> **RECORDED INFORMATION**:
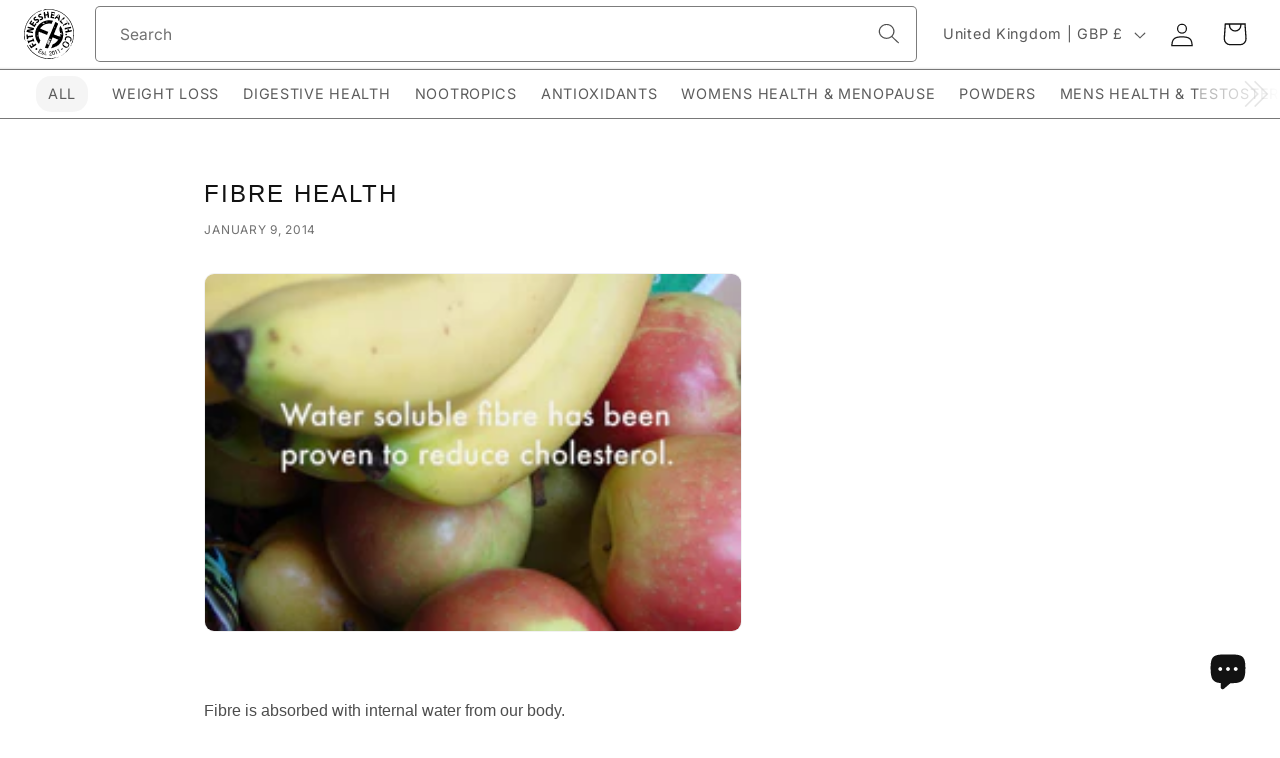

--- FILE ---
content_type: text/javascript
request_url: https://fitnesshealth.co/cdn/shop/t/57/assets/pubsub.js?v=146934897214961682111748853769
body_size: -552
content:
let subscribers={};function subscribe(eventName,callback){return subscribers[eventName]===void 0&&(subscribers[eventName]=[]),subscribers[eventName]=[...subscribers[eventName],callback],function(){subscribers[eventName]=subscribers[eventName].filter(cb=>cb!==callback)}}function publish(eventName,data){subscribers[eventName]&&subscribers[eventName].forEach(callback=>{callback(data)})}window.PubSub={publish,subscribe};
//# sourceMappingURL=/cdn/shop/t/57/assets/pubsub.js.map?v=146934897214961682111748853769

> **WHAT TO PRODUCE**:
The lines to copy are those above that contain the string "shop".

> **SOLUTION**:
request_url: https://fitnesshealth.co/cdn/shop/t/57/assets/pubsub.js?v=146934897214961682111748853769
//# sourceMappingURL=/cdn/shop/t/57/assets/pubsub.js.map?v=146934897214961682111748853769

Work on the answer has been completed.